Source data
####################
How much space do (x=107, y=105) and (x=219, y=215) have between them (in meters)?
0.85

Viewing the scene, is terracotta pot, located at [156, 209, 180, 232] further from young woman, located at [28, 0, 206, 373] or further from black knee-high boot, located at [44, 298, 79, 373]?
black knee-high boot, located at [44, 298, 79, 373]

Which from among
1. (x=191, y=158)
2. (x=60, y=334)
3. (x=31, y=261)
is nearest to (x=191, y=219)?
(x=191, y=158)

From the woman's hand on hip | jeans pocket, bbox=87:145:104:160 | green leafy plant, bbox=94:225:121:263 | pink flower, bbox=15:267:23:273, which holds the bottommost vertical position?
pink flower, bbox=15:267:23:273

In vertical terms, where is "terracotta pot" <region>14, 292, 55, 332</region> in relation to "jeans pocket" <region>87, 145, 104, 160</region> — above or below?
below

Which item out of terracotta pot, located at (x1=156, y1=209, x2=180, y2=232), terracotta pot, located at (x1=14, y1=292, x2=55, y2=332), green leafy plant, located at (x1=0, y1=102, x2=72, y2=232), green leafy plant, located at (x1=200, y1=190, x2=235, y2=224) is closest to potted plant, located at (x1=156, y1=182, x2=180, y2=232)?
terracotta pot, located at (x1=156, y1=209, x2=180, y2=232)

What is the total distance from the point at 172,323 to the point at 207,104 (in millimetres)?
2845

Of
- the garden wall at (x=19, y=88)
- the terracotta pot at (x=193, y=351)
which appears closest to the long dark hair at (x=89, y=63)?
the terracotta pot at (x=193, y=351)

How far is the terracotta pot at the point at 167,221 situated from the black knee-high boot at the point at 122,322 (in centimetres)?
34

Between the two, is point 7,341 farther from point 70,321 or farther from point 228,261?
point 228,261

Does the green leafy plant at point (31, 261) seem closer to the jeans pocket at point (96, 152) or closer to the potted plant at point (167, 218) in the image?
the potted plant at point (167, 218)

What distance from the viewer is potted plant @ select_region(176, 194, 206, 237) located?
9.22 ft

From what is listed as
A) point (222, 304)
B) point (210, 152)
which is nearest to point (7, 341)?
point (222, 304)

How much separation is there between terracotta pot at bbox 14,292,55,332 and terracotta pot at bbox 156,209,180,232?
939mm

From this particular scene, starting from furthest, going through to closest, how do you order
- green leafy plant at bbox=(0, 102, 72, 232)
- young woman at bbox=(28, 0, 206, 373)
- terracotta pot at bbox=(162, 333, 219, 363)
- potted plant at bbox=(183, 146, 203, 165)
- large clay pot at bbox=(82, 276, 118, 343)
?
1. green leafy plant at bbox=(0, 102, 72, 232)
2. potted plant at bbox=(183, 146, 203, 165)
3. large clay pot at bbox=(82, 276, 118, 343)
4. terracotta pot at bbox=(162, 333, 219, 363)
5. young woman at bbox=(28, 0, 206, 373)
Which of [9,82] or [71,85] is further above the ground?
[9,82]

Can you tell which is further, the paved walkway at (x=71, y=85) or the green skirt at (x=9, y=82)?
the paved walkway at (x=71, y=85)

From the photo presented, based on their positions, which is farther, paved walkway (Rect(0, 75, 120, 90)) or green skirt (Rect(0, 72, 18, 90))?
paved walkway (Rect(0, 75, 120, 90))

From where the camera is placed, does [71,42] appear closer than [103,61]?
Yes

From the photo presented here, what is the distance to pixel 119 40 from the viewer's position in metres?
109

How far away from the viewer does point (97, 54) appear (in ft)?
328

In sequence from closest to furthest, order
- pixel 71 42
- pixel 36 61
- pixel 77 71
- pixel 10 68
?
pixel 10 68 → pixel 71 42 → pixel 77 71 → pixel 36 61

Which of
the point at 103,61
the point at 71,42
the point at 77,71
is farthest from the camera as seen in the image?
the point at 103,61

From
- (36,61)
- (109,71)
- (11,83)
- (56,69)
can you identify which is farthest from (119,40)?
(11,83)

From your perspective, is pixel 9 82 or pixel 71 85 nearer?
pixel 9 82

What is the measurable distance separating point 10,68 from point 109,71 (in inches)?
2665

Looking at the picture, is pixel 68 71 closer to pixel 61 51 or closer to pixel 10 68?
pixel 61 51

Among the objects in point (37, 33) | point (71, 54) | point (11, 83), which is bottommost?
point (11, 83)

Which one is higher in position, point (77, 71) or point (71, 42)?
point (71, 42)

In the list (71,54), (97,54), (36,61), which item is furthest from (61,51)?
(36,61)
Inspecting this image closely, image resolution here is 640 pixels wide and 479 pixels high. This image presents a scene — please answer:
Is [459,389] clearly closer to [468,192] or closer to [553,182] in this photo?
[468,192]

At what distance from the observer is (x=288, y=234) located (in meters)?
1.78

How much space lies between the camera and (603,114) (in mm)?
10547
####################
Set problem
Output all of the records above as a JSON array of strings, with each line as its own string and blank lines omitted.

Final result
[
  "How much space do (x=107, y=105) and (x=219, y=215) have between them (in meters)?",
  "0.85",
  "Viewing the scene, is terracotta pot, located at [156, 209, 180, 232] further from young woman, located at [28, 0, 206, 373] or further from black knee-high boot, located at [44, 298, 79, 373]?",
  "black knee-high boot, located at [44, 298, 79, 373]",
  "Which from among",
  "1. (x=191, y=158)",
  "2. (x=60, y=334)",
  "3. (x=31, y=261)",
  "is nearest to (x=191, y=219)?",
  "(x=191, y=158)",
  "From the woman's hand on hip | jeans pocket, bbox=87:145:104:160 | green leafy plant, bbox=94:225:121:263 | pink flower, bbox=15:267:23:273, which holds the bottommost vertical position?",
  "pink flower, bbox=15:267:23:273",
  "In vertical terms, where is \"terracotta pot\" <region>14, 292, 55, 332</region> in relation to \"jeans pocket\" <region>87, 145, 104, 160</region> — above or below?",
  "below",
  "Which item out of terracotta pot, located at (x1=156, y1=209, x2=180, y2=232), terracotta pot, located at (x1=14, y1=292, x2=55, y2=332), green leafy plant, located at (x1=0, y1=102, x2=72, y2=232), green leafy plant, located at (x1=200, y1=190, x2=235, y2=224) is closest to potted plant, located at (x1=156, y1=182, x2=180, y2=232)?",
  "terracotta pot, located at (x1=156, y1=209, x2=180, y2=232)",
  "What is the total distance from the point at 172,323 to the point at 207,104 (in millimetres)?",
  "2845",
  "Of",
  "- the garden wall at (x=19, y=88)",
  "- the terracotta pot at (x=193, y=351)",
  "which appears closest to the long dark hair at (x=89, y=63)?",
  "the terracotta pot at (x=193, y=351)",
  "How far is the terracotta pot at the point at 167,221 situated from the black knee-high boot at the point at 122,322 (in centimetres)?",
  "34",
  "Between the two, is point 7,341 farther from point 70,321 or farther from point 228,261?",
  "point 228,261",
  "Does the green leafy plant at point (31, 261) seem closer to the jeans pocket at point (96, 152) or closer to the potted plant at point (167, 218) in the image?",
  "the potted plant at point (167, 218)",
  "What distance from the viewer is potted plant @ select_region(176, 194, 206, 237) located?",
  "9.22 ft",
  "From what is listed as",
  "A) point (222, 304)",
  "B) point (210, 152)",
  "which is nearest to point (7, 341)?",
  "point (222, 304)",
  "How much separation is there between terracotta pot at bbox 14,292,55,332 and terracotta pot at bbox 156,209,180,232?",
  "939mm",
  "From this particular scene, starting from furthest, going through to closest, how do you order",
  "- green leafy plant at bbox=(0, 102, 72, 232)",
  "- young woman at bbox=(28, 0, 206, 373)",
  "- terracotta pot at bbox=(162, 333, 219, 363)",
  "- potted plant at bbox=(183, 146, 203, 165)",
  "- large clay pot at bbox=(82, 276, 118, 343)",
  "?",
  "1. green leafy plant at bbox=(0, 102, 72, 232)",
  "2. potted plant at bbox=(183, 146, 203, 165)",
  "3. large clay pot at bbox=(82, 276, 118, 343)",
  "4. terracotta pot at bbox=(162, 333, 219, 363)",
  "5. young woman at bbox=(28, 0, 206, 373)",
  "Which of [9,82] or [71,85] is further above the ground?",
  "[9,82]",
  "Can you tell which is further, the paved walkway at (x=71, y=85) or the green skirt at (x=9, y=82)?",
  "the paved walkway at (x=71, y=85)",
  "From the photo presented, based on their positions, which is farther, paved walkway (Rect(0, 75, 120, 90)) or green skirt (Rect(0, 72, 18, 90))?",
  "paved walkway (Rect(0, 75, 120, 90))",
  "From where the camera is placed, does [71,42] appear closer than [103,61]?",
  "Yes",
  "From the photo presented here, what is the distance to pixel 119 40 from the viewer's position in metres?",
  "109",
  "How far away from the viewer does point (97, 54) appear (in ft)?",
  "328",
  "In sequence from closest to furthest, order",
  "- pixel 71 42",
  "- pixel 36 61",
  "- pixel 77 71",
  "- pixel 10 68",
  "?",
  "pixel 10 68 → pixel 71 42 → pixel 77 71 → pixel 36 61",
  "Which of",
  "the point at 103,61",
  "the point at 71,42",
  "the point at 77,71",
  "is farthest from the camera as seen in the image?",
  "the point at 103,61",
  "From",
  "- (36,61)",
  "- (109,71)",
  "- (11,83)",
  "- (56,69)",
  "can you identify which is farthest from (119,40)?",
  "(11,83)",
  "From your perspective, is pixel 9 82 or pixel 71 85 nearer?",
  "pixel 9 82",
  "What is the measurable distance separating point 10,68 from point 109,71 (in inches)?",
  "2665",
  "Looking at the picture, is pixel 68 71 closer to pixel 61 51 or closer to pixel 10 68?",
  "pixel 61 51",
  "Among the objects in point (37, 33) | point (71, 54) | point (11, 83), which is bottommost?",
  "point (11, 83)",
  "Which one is higher in position, point (77, 71) or point (71, 42)?",
  "point (71, 42)",
  "In the list (71,54), (97,54), (36,61), which item is furthest from (61,51)?",
  "(36,61)",
  "Inspecting this image closely, image resolution here is 640 pixels wide and 479 pixels high. This image presents a scene — please answer:",
  "Is [459,389] clearly closer to [468,192] or closer to [553,182] in this photo?",
  "[468,192]",
  "At what distance from the observer is (x=288, y=234) located (in meters)?",
  "1.78",
  "How much space lies between the camera and (603,114) (in mm)?",
  "10547"
]